I groggily haul my tired but perky ass up the stairs and into my bedroom, immediately going for my bed and letting a relaxed sigh as my head hit the soft, fluffy pillow. I am lethargic, and nothing in this universe could make me move. I shut my eyes and drift off into a deep sleep.
I am awoken by a loud sound of shattering glass. I sit up immediately, clutching my head as my starts head spin. I shouldn't have sat up so fast…
"Shit!" I hear someone scream.
Oh no, I inwardly groan, what the hell did Carlos do now? I immediately grab a pair of basketball shorts and a Minnesota Wild hoodie and head downstairs. I see the Latino boy standing in front of a heap of glass shards, looking petrified. He whips his head towards me and his eyes widen by tenfold.
"Ngh~ James!" he nervously says, standing in front of the pile trying to 'block my view.' "Good morning!"
I raise an eyebrow and chuckle. "Good going, Carlitos. It's… 10 AM and you manage to already break something. Well, I'm going to go eat breakfast. Want some?"
"Sure," he calls from down the hall as I turn into my kitchen.
I crack some eggs and dump a plate full of chopped up ham onto a greased pan, the contents sizzling as they come in contact with the hot pan. Next to the eggs is another pan, holding a few slices of bacon, crackling and sizzling as I use a spatula to press them down.
"Mm, smells good."
I look over my shoulder to see Carlos taking a seat at the dining table, eyes closed as he breathes in the aroma of James Diamond breakfast. I grin and turn back to the food. When I am done splitting the food, I have two plates in my hands and set it on the table.
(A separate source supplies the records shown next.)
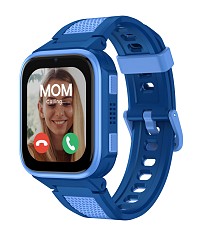 LAGENIO GPS smartwatch για παιδιά K10, 1.8, με κάμερα, 4G, IP68, μπλε K10-BL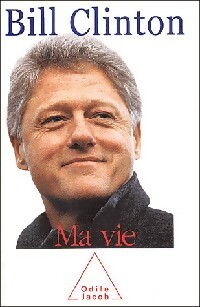 Imagen del vendedor de Ma vie - Bill Clinton a la venta por Book Hmisphres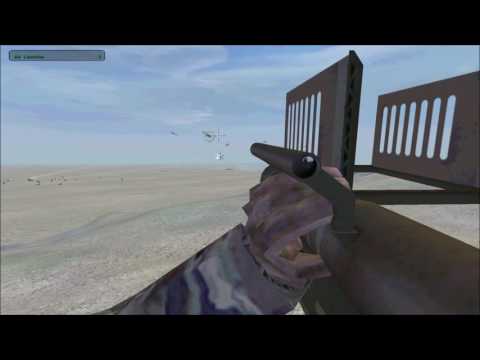 Operation Flashpoint CWC Soundtrack: Seventh - Decide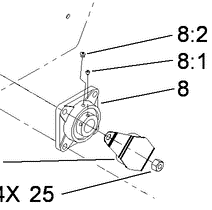 302-52 - Reference Number 8:2 - Grease Fitting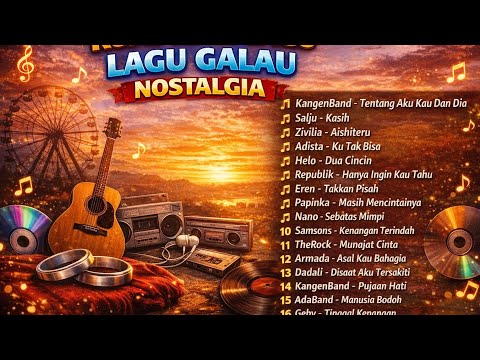 Lagu pop indonesia tahun 2000an terpopuler 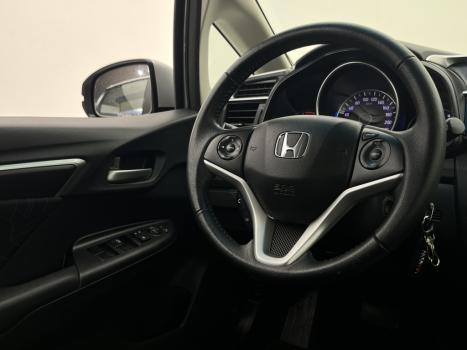 HONDA Fit 1.5 16V 4P EX AUTOMTICO, Foto 17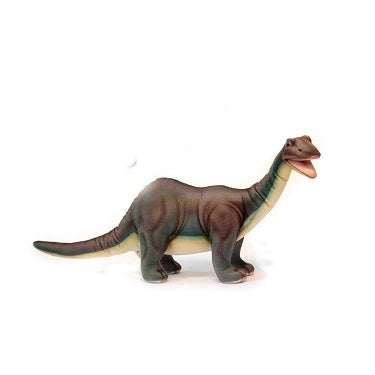 Brontosaurus Dinosaur 17.5" L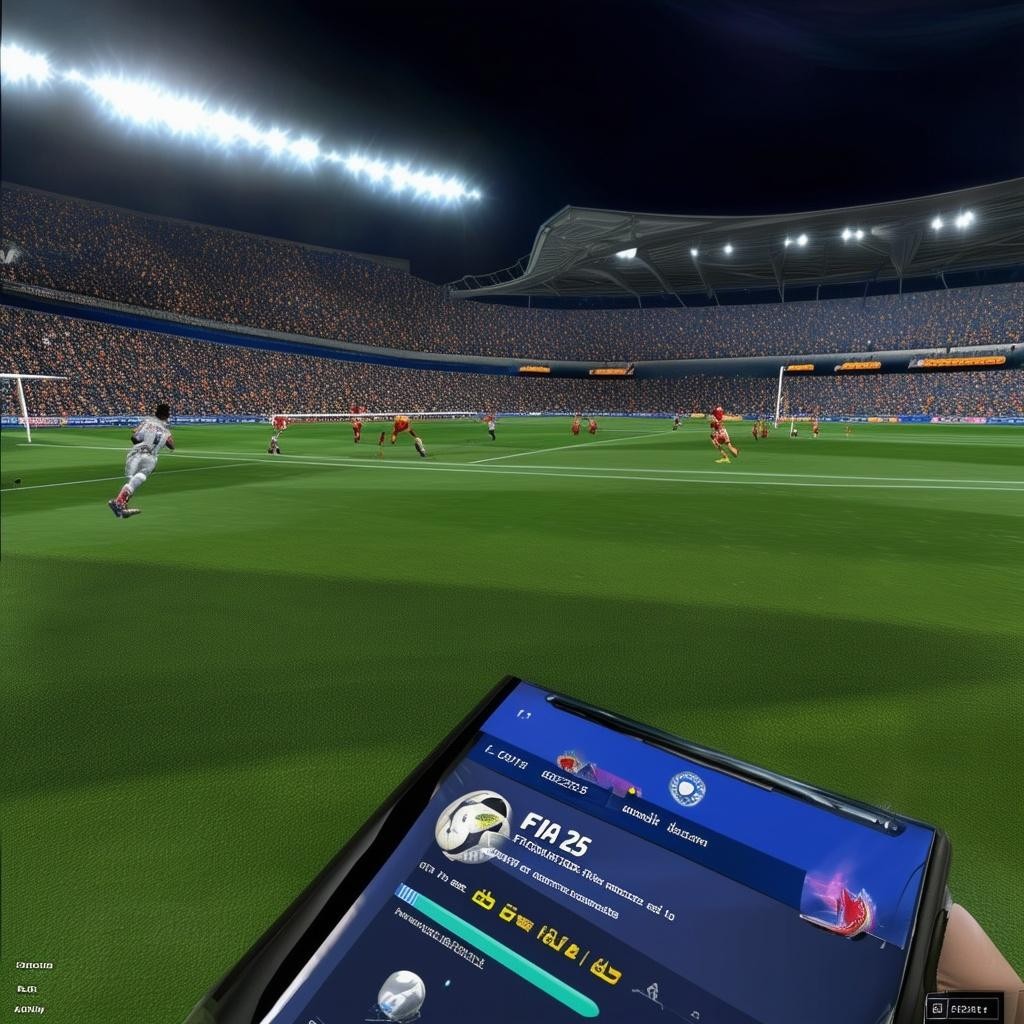 Fifa 25 new features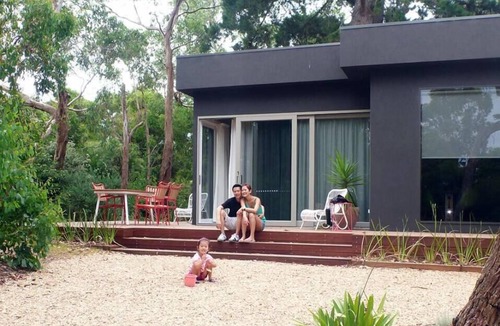 Balnarring House | Coolart Studios: Studio One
"Aw, thanks," Carlos beams, not waiting a moment before he chows down.
I take the empty seat next to him and start on my own plate. I put down my fork and walks to the cupboard to take out two glass cups.
"I'm sorry about the cups," Carlos mumbles, eyes fixed to the deliciousness in front of him. Although he isn't looking at me, I can definitely tell he feels upset about it.
I saunter to the fridge and take out some orange juice, pouring the juice into the two cups. I grab them and walk back to the table, setting one of the cups in front of Carlos.
"Don't worry about it, Carlos," I sigh, not sure why Carlos feels so guilty about breaking a cup. "It's just a cup. Speaking of which, did you clean it?"
Carlos nods as he smiles a little, probably relieved to hear that I forgave him. I roll my hazel eyes before giving my undivided attention to my breakfast.
So the part with breakfast and Carlos probably confused you all.
Sorry about that, I kind of wanted to show the relationship between James and Carlos.
Basically, James and Carlos are super close and stuff...
So yeah. Logan will either be mentioned or come IN the chapter.
Kendall, well, not for one or two chapters maybe. But soon!